Più di recente anche l’amministrazione di George W. Bush – dipinto come l’uomo che si è opposto in tutto e per tutto ad un dialogo con i mullah – ha intrapreso lunghi negoziati con l’Iran. Vi sono stati numerosi incontri pubblici e molti altri segreti fra le due amministrazioni.

La stampa americana ha parlato raramente di questi incontri, che sono ampiamente descritti nel documentario della BBC “L’Iran e l’Occidente”.  

Incoraggiati da Jack Straw, gli Stati Uniti hanno incontrato Ali Larijani, che svolgeva allora il ruolo di Segretario del Consiglio Nazionale di Sicurezza dell’Iran. Nel settembre del 2006 si sfiorò quasi l’accordo: il segretario di stato Condoleeza Rice e Nicholas Burn, suo stretto collaboratore per le questioni mediorientali, volarono a New York per aspettare una delegazione iraniana – 300 visti erano già stati emessi nel precedente fine settimana. Larijani avrebbe dovuto annunciare alla comunità internazionale l’interruzione del programma di arricchimento dell’uranio e in cambio avrebbe ottenuto la cancellazione delle sanzioni. Ma questa delegazione non arrivò mai. […]

Fino alla fine del 2006 le uniche sanzioni imposte all’Iran sono state quelle statunitensi – nonostante Clinton avesse a più riprese chiesto maggiore collaborazione alla comunità internazionale. Carter proibì le vendite di qualsiasi prodotto agli Iraniani, ad eccezione del cibo e dei farmaci. Reagan nell’ottobre del 1987 vietò l’importazione di tutti i prodotti iraniani. Clinton nel 1995 proibì agli Americani di investire nel settore petrolifero iraniano. […] Cinque anni dopo il segretario di stato Madeleine Albright allentò le sanzioni e permise l’acquisto e la vendita di tappeti e alcuni prodotti alimentari, come frutta secca, noci e caviale.

Nell’autunno del 2006 l’amministrazione Bush permise la vendita di pezzi di ricambio per aerei civili, ma nel 2008 vietò alle banche statunitensi di gestire transazioni che avevano a che vedere con l’Iran.
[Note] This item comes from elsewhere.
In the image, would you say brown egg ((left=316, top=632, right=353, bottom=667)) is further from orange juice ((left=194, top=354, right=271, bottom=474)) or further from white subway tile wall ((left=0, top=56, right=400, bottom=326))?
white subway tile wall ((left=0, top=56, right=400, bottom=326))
Per tutto questo tempo gli  alleati degli USA hanno continuato a invocare la necessità di dialogare. Ma nell’autunno del 2006 anche le Nazioni Unite hanno applicato nuove sanzioni all’Iran: a dicembre dello stesso anno il Consiglio di Sicurezza ha bloccato le importazioni e le esportazioni di materiale nucleare e chiesto  agli stati membri di congelare i beni di chiunque fosse coinvolto nel programma nucleare iraniano.

Nel 2007 il Consiglio di Sicurezza proibì le esportazioni di armi dall’Iran, congelò i beni iraniani e impose limitazioni ai viaggi di coloro che collaboravano al programma nucleare della Repubblica Islamica. L’anno dopo le Nazioni Unite indagarono sulle banche iraniane e autorizzarono i paesi membri ad ispezionare gli aerei e le navi che partivano ed arrivavano in Iran. Tutti questi sforzi non hanno sortito risultato alcuno.  

Trent’anni di negoziati e di sanzioni non sono serviti a bloccare il programma nucleare iraniano e ad impedire agli Iraniani di minacciare l’Occidente. Per cambiare il volto dell’Iran occorre cambiare il suo governo. E il buon senso ci suggerisce che l’unica via da percorrere è quella di appoggiare l’opposizione che vuole interrompere i finanziamenti al terrorismo e garantire maggiore trasparenza sul programma nucleare.

 

Michael Ledeen è un esperto della Fondazione per la Difesa delle Democrazie, autore del libro “Accomplice to Evil: Iran and the War Against the West” che uscirà il mese prossimo.